Or who have enough interest to offer a theory:
I need a connection between the two opening story lines. i.e., I need a reason the Lindorm and the digging half-djinn show up about the same time.
I was reviewing my opening material, and felt very foolish that I don’t have a clear connection. But better late than never, right? This is what I’ll be puzzling over today and I hope to have an answer by the time I sit down to write more tonight.
So far I’m thinking something along the cheezy lines of big-baddie guesses a human lindorm could be what finally destroys him. I hate “predestined” story lines.
And yet I’m cool with “meeting destiny on the path you take to avoid it.”
There is a delicious story about a man hearing he would die that same night. He immediately buys the fastest horse he can afford and gallops till the horse drops and finds an inn to hole-up in. He’s found dead the next morning.
Death had noticed the man on his list for that night and wondered how that was possible, being so far from the man’s home. When the man came galloping into town, Death knew the solution.
Go figure…
Anyway, there’s a bit in one of my fave books The Perilous Gard (and honestly, this is what made me aware I’d screwed up and needed to fix something):
Master John (only a minor baddie we later learn) is contemplating the best way to get rid of Kate who knows MJ sold off Christopher to be sacrificed by the pagans. He’s already fabricated a story of Christopher running away to avoid his brother’s anger.

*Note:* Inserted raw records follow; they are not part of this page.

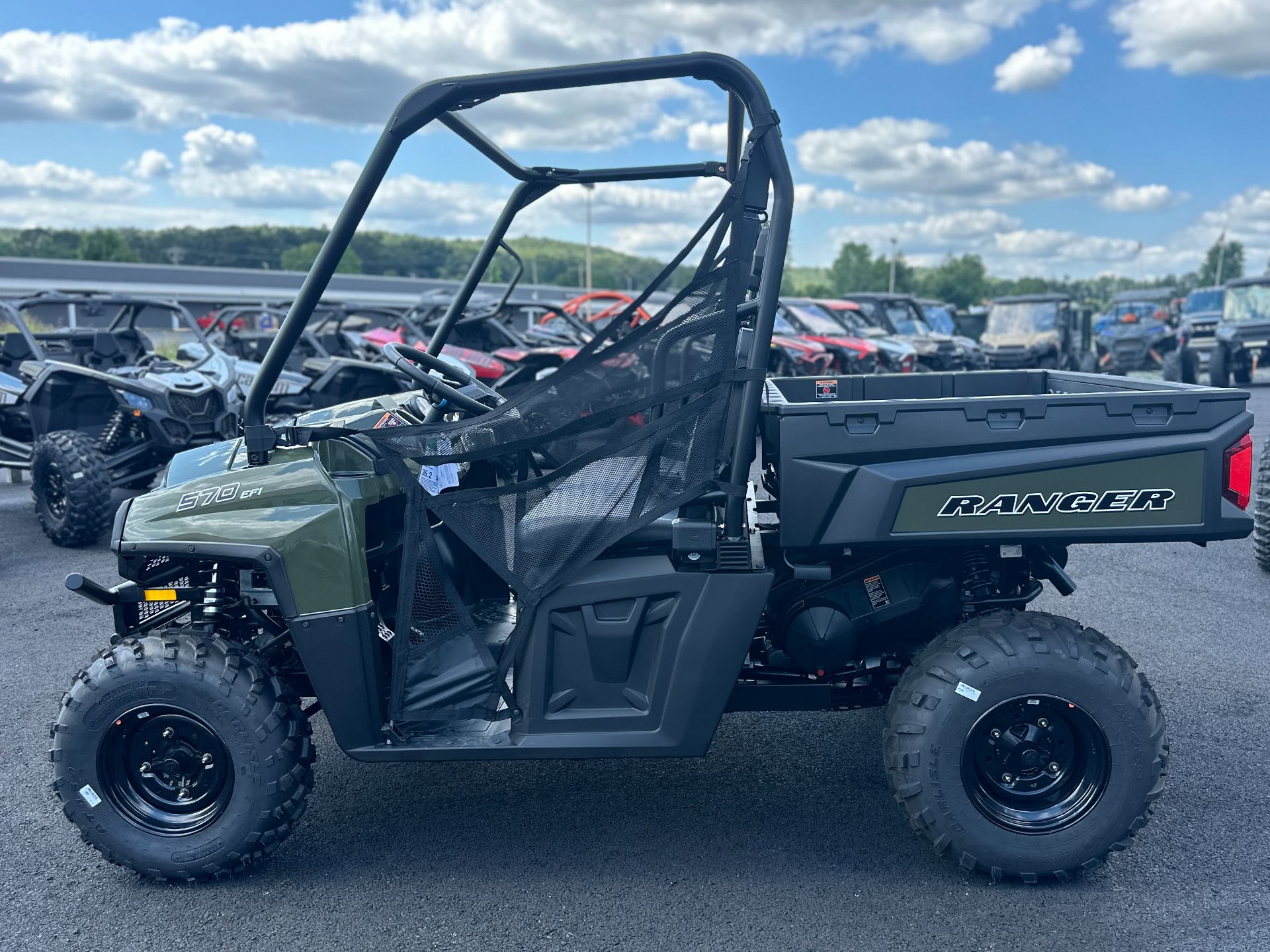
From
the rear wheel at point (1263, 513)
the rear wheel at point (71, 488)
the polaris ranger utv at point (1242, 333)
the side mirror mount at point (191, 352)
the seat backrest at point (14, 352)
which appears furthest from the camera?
the polaris ranger utv at point (1242, 333)

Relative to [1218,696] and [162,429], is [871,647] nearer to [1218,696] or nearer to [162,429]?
[1218,696]

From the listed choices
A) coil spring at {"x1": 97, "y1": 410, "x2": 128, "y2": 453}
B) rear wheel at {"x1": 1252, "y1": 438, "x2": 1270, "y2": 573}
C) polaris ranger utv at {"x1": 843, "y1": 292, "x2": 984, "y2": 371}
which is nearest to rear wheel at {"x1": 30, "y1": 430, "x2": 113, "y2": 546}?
coil spring at {"x1": 97, "y1": 410, "x2": 128, "y2": 453}

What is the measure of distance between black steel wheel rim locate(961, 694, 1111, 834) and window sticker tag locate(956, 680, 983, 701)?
2.4 inches

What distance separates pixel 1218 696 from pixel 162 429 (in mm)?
7430

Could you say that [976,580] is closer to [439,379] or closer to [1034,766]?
[1034,766]

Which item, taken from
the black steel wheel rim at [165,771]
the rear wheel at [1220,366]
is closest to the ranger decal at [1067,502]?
the black steel wheel rim at [165,771]

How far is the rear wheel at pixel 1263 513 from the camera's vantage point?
5.96 m

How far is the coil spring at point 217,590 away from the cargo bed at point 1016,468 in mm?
1724

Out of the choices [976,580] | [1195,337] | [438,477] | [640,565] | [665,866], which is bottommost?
[665,866]

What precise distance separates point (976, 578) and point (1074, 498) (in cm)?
52

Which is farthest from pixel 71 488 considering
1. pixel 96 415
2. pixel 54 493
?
pixel 96 415

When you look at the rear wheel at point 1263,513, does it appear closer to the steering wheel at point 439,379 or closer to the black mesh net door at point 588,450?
the black mesh net door at point 588,450

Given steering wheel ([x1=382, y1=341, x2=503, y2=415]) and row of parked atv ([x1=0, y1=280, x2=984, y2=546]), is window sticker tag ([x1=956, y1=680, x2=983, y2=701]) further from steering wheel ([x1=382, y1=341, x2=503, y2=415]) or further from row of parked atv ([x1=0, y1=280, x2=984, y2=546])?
steering wheel ([x1=382, y1=341, x2=503, y2=415])

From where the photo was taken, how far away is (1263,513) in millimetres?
6086
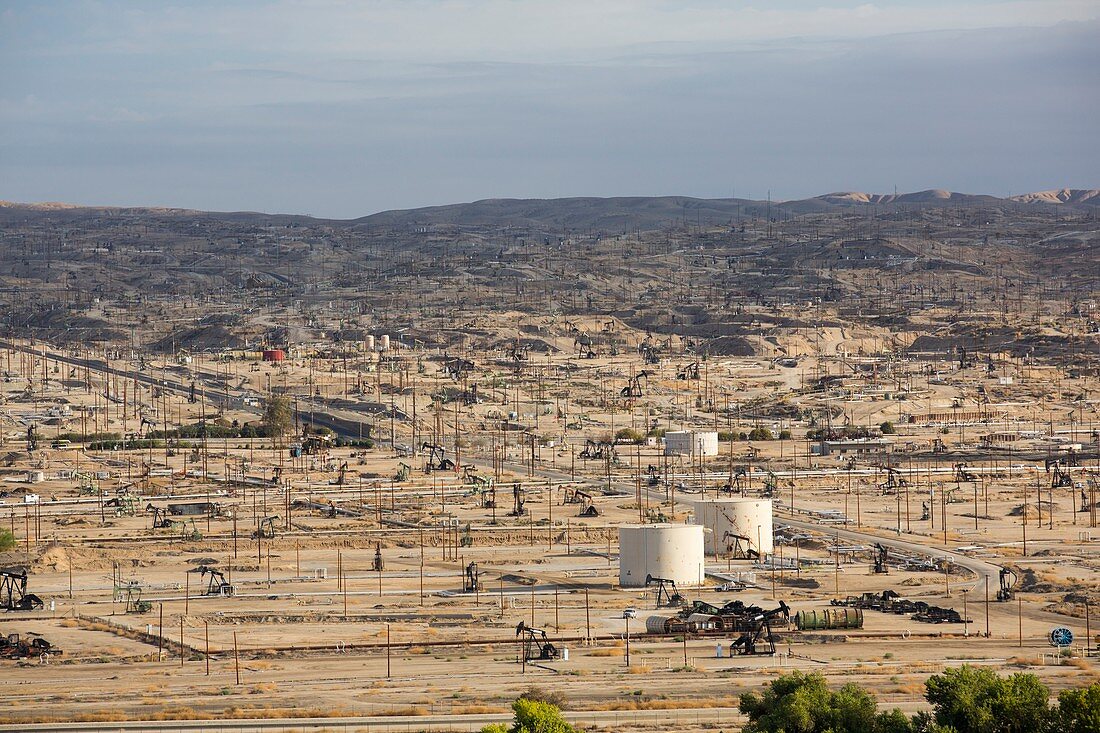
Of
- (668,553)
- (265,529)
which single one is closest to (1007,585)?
(668,553)

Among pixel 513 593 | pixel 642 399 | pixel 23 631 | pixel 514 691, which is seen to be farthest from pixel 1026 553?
pixel 642 399

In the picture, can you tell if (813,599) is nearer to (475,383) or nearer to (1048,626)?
(1048,626)

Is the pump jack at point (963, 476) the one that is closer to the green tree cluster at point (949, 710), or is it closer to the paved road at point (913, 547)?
the paved road at point (913, 547)

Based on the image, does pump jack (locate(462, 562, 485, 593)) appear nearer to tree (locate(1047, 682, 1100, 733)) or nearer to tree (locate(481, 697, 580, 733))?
tree (locate(481, 697, 580, 733))

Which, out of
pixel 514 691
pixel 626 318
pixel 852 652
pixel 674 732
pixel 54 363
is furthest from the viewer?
pixel 626 318

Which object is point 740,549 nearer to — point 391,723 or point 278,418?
point 391,723
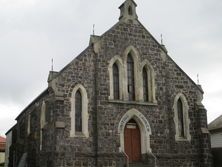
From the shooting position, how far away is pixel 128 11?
30.1 meters

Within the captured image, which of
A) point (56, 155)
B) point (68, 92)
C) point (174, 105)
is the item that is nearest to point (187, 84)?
point (174, 105)

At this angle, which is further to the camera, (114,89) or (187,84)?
(187,84)

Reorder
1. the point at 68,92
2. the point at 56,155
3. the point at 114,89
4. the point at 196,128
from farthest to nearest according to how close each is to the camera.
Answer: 1. the point at 196,128
2. the point at 114,89
3. the point at 68,92
4. the point at 56,155

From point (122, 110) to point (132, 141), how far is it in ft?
7.61

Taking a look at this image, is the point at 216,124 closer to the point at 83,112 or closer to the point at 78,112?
the point at 83,112

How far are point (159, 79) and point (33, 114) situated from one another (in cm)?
1037

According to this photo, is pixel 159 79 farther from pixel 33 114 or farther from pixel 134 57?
pixel 33 114

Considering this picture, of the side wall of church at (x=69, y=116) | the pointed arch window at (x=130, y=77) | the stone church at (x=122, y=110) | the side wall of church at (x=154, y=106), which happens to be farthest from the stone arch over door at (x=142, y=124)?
the side wall of church at (x=69, y=116)

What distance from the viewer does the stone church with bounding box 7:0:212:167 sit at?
2588 cm

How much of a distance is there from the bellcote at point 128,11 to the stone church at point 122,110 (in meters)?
0.07

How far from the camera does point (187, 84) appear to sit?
3083cm

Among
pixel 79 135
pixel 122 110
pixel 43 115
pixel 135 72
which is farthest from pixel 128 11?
pixel 79 135

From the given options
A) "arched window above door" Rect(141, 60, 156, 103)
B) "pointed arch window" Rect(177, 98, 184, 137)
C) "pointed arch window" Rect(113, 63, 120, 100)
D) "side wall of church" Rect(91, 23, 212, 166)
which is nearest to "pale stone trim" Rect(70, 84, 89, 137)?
"side wall of church" Rect(91, 23, 212, 166)

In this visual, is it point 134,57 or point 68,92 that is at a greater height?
point 134,57
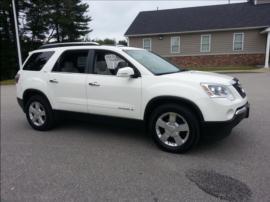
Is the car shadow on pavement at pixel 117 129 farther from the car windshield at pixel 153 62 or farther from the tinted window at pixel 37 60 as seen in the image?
the tinted window at pixel 37 60

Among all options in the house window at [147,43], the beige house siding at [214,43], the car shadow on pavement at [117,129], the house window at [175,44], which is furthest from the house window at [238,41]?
the car shadow on pavement at [117,129]

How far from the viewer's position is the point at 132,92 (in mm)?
4250

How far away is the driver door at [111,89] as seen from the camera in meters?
4.27

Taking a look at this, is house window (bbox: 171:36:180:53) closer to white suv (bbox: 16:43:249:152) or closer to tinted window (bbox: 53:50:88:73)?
white suv (bbox: 16:43:249:152)

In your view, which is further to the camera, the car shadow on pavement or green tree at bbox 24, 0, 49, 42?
green tree at bbox 24, 0, 49, 42

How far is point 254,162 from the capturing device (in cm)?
368

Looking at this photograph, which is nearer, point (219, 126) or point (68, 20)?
point (219, 126)

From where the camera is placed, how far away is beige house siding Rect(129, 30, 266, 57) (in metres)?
21.0

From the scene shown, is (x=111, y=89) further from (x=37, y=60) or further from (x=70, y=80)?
(x=37, y=60)

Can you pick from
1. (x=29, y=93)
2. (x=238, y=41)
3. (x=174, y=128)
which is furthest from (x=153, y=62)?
(x=238, y=41)

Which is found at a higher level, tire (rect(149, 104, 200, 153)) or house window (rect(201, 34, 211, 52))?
house window (rect(201, 34, 211, 52))

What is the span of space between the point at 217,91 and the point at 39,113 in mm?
3823

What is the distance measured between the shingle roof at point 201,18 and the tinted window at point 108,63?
1910cm

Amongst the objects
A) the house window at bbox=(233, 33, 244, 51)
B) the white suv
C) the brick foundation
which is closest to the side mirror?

“How was I to know that you’d fall secretly in love with Christopher Heron and run away with him when he fled the castle?”
“What!” Kate sat bolt upright, her wits scattering again. “B-b-but–” Kate stuttered furiously, “I’m not in love with Christopher Heron. How could I be in love with Christopher Heron? I’ve only talked to him twice in my life!”
…
“You must perceive that I could never tell Sir Geoffry the you had simply died of an illness or disappeared of your own accord. It would be entirely too strange and remarkable to have the both of you vanishing separately for different reasons at one and the same time…”
Ah, the advantages of really knowing your favorite books (i.e., for me that means listening to them): They continue to instruct even when you’re not with them.
“I put it to you as one reasonable person to another.”